KEIR RADNEDGE REPORTING —- Swiss Attorney-General Michael Lauber has suspended senior federal prosecutor  Olivier Thormann over allegations relating to the investigation into world football federation FIFA.

According to local media reports, first internal concerns were raised in September about Thormann who is head of the economic crime department. An extraordinary prosecutor is likely to be appointed to inquire further.

Olivier Thormann . . . off the case.

Thormann’s responsibilities included not only the FIFA file but the Malaysian sovereign wealth fund 1MDB  and corruption-racked Brazilian energy group Petrobras.

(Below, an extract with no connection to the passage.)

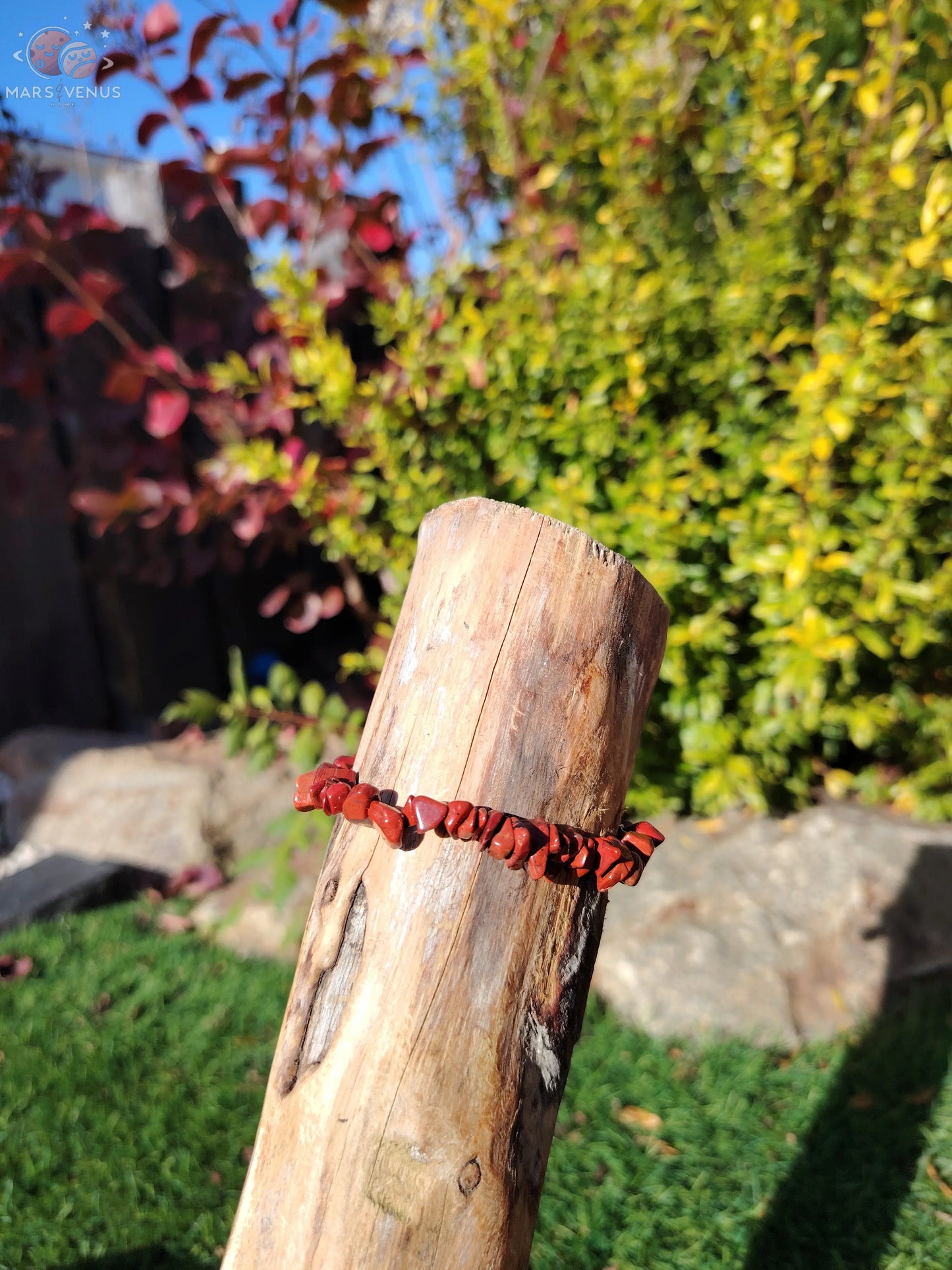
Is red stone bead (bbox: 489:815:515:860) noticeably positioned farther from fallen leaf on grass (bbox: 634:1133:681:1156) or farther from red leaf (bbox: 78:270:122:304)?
red leaf (bbox: 78:270:122:304)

A statement from the Lauber’s office said that the office had taken the precautionary steps as a standard measures to preserve its own and that of its investigations.

No charges have been laid against FIFA since the Swiss authorities became involved after the arrests and extraditions of senior directors on behalf of the United States juidicial system in May 2015.

Separate issue

The OAG said the allegations about Thormann had nothing to do with two meetings between leaders of the OAG and FIFA which became public after publication from Football Leaks last week.

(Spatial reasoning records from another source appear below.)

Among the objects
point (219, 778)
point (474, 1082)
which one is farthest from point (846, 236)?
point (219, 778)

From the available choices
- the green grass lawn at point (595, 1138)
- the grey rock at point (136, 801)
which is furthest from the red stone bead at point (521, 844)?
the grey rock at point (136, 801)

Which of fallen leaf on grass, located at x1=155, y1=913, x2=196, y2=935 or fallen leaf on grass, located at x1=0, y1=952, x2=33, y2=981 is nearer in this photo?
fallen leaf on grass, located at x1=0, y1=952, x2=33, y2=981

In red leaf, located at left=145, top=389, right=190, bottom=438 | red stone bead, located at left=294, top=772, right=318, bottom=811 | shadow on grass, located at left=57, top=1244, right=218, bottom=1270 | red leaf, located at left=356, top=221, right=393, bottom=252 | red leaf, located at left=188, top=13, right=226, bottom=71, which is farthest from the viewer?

Information revealed by the investigatory documentation referred to links between Gianni Infantino and a Rinaldo Arnold, chief prosecutor in the FIFA president’s home region of Upper Valais.

Leaked documents published in German news magazine Der Spiegel and 13 other European media outlets alleged that Arnold had been a guest of Infantino at the 2018 World Cup in Russia and possibly earlier at the 2016 FIFA Congress in Mexico and Champions League Final in Milan.

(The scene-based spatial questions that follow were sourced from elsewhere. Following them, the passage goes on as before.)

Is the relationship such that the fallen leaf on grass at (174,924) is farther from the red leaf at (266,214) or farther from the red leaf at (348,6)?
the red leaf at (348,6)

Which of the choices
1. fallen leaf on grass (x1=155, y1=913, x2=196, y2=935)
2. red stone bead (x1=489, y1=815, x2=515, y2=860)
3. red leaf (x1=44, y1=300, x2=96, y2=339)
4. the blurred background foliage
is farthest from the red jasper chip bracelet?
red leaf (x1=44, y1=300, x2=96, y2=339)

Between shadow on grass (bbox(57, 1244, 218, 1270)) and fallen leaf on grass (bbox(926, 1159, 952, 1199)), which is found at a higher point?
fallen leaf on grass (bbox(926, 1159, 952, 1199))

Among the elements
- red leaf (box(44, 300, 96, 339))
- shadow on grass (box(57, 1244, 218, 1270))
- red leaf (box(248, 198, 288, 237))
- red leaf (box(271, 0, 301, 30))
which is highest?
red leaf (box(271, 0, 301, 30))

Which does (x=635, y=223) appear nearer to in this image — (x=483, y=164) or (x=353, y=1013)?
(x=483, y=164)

A statement from the Public Prosecutor’s Office  said it had “decided to entrust a special prosecutor with the task of establishing precisely the facts and determining whether or not they would be subject to criminal law.”

Arnold has not been suspended from his duties.

The Football Leaks investigators claims to possess email exchanges in which Arnold thanks Infantino for tickets to the benefit of family members.

He had also allegedly offered to inquire on behalf of Infantino, while he was still general secretary of European federation UEFA, about whether the latter might become subject to investigation from the Federal Prosecutor’s Office over information emanating from the Panama Papers.

The Office of the Swiss Attorney General is leading an investigation into possible fraud and money-laundering from former FIFA directors, partly in connection with the 2018/2022 World Cup awards and as a consequence of evidence gathered by the United States in its FIFAGate investigation.